— EXERCISE —
Take the line with "Image for HUGO" and every line after it, through the end of the listing, and give them again exactly, pictures excluded.

* * *

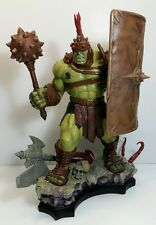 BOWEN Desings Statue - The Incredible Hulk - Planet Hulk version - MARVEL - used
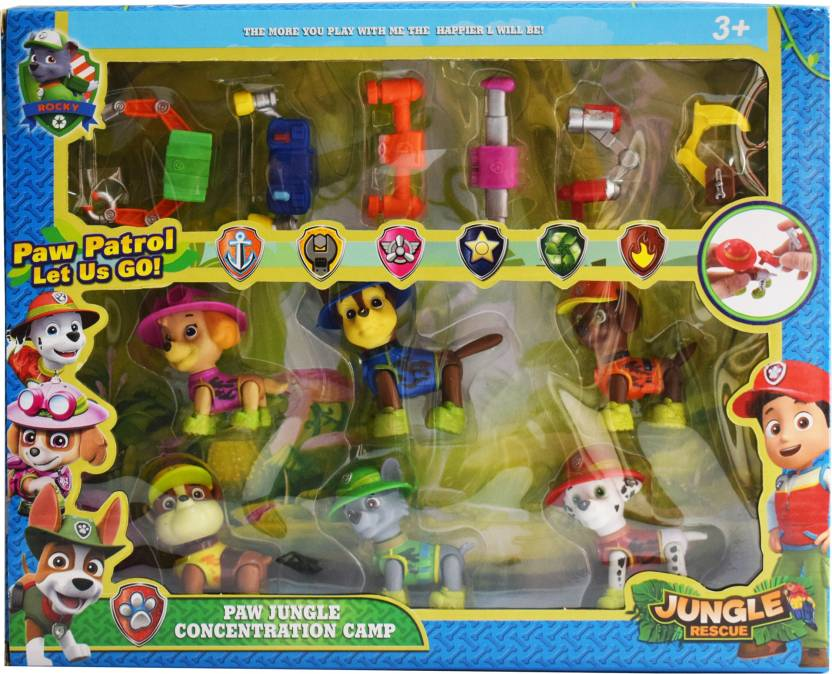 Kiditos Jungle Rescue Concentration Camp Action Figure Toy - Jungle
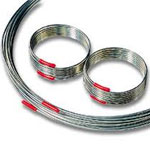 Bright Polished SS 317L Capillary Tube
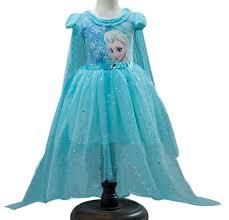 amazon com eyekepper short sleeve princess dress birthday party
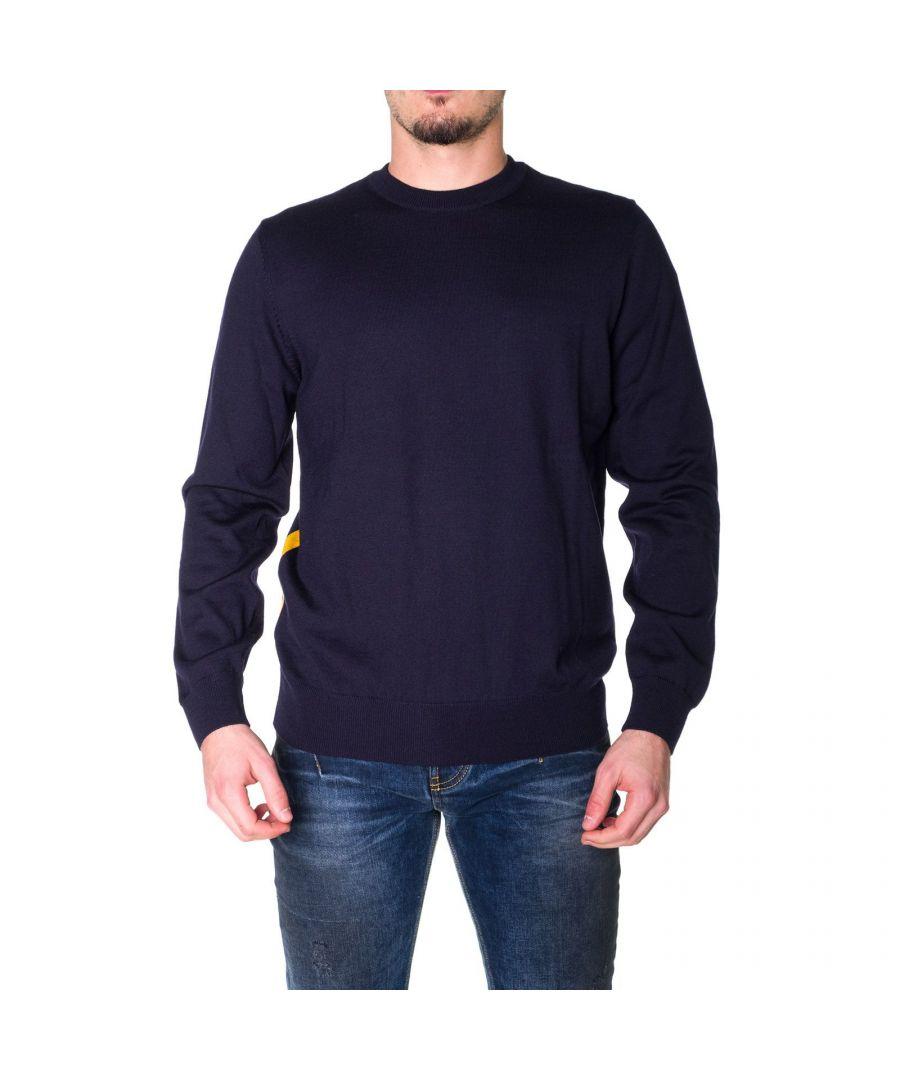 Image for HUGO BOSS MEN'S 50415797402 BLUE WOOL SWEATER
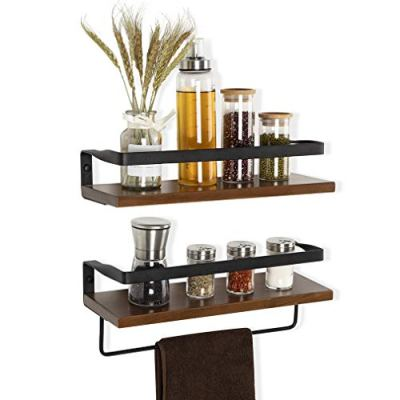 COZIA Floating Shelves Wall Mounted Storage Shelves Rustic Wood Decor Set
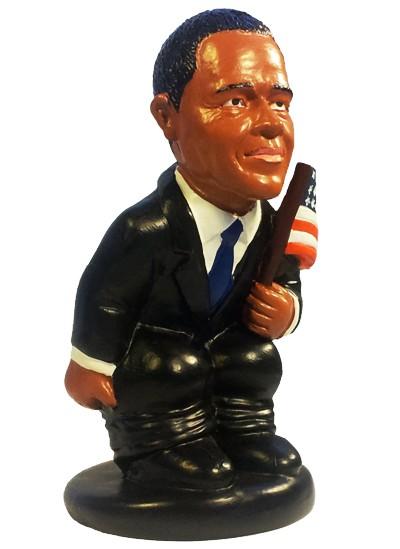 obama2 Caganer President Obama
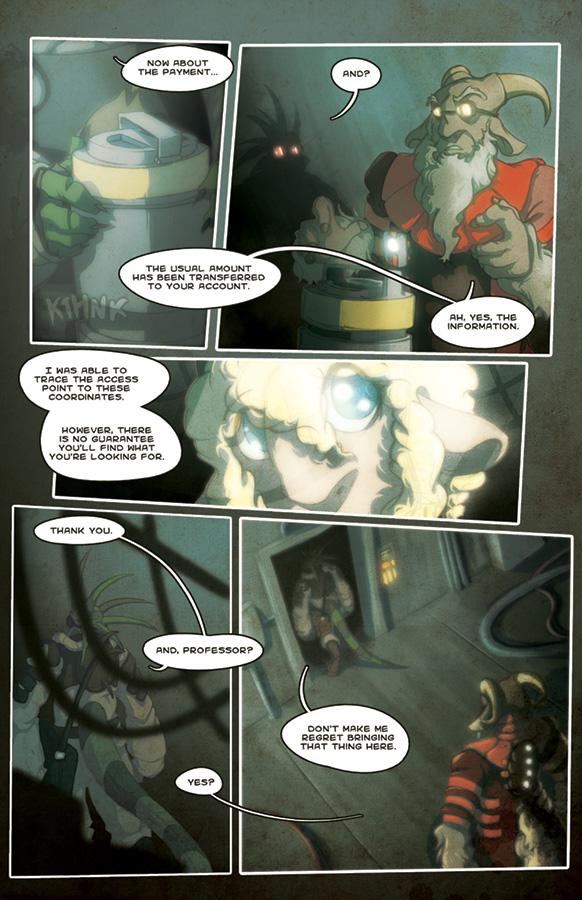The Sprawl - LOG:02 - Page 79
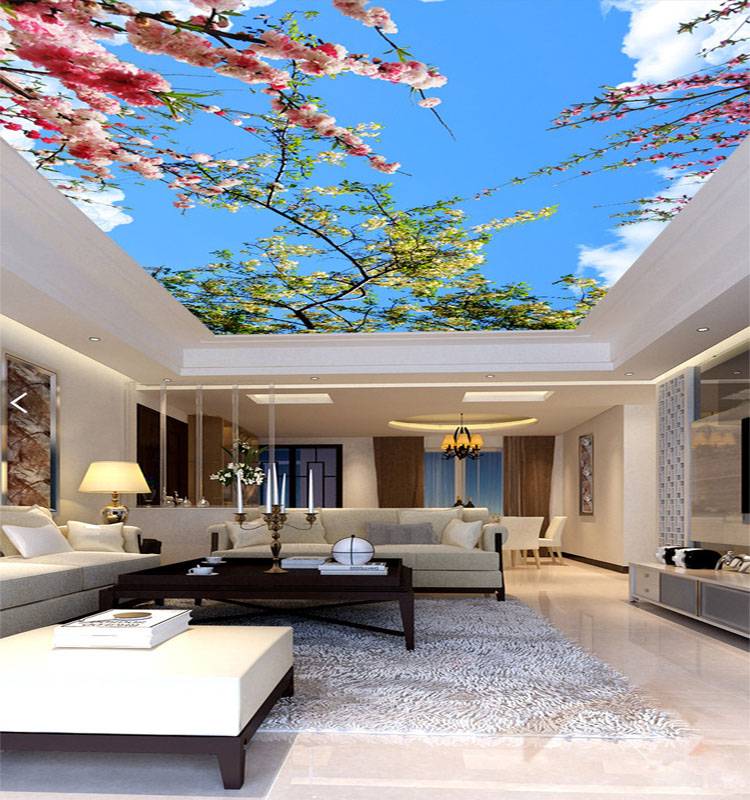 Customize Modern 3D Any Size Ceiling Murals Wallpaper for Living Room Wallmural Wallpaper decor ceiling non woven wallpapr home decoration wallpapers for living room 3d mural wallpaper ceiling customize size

* * *

— RESPONSE —
 Image for HUGO BOSS MEN'S 50415797402 BLUE WOOL SWEATER
 COZIA Floating Shelves Wall Mounted Storage Shelves Rustic Wood Decor Set
 obama2 Caganer President Obama
The Sprawl - LOG:02 - Page 79
 Customize Modern 3D Any Size Ceiling Murals Wallpaper for Living Room Wallmural Wallpaper decor ceiling non woven wallpapr home decoration wallpapers for living room 3d mural wallpaper ceiling customize size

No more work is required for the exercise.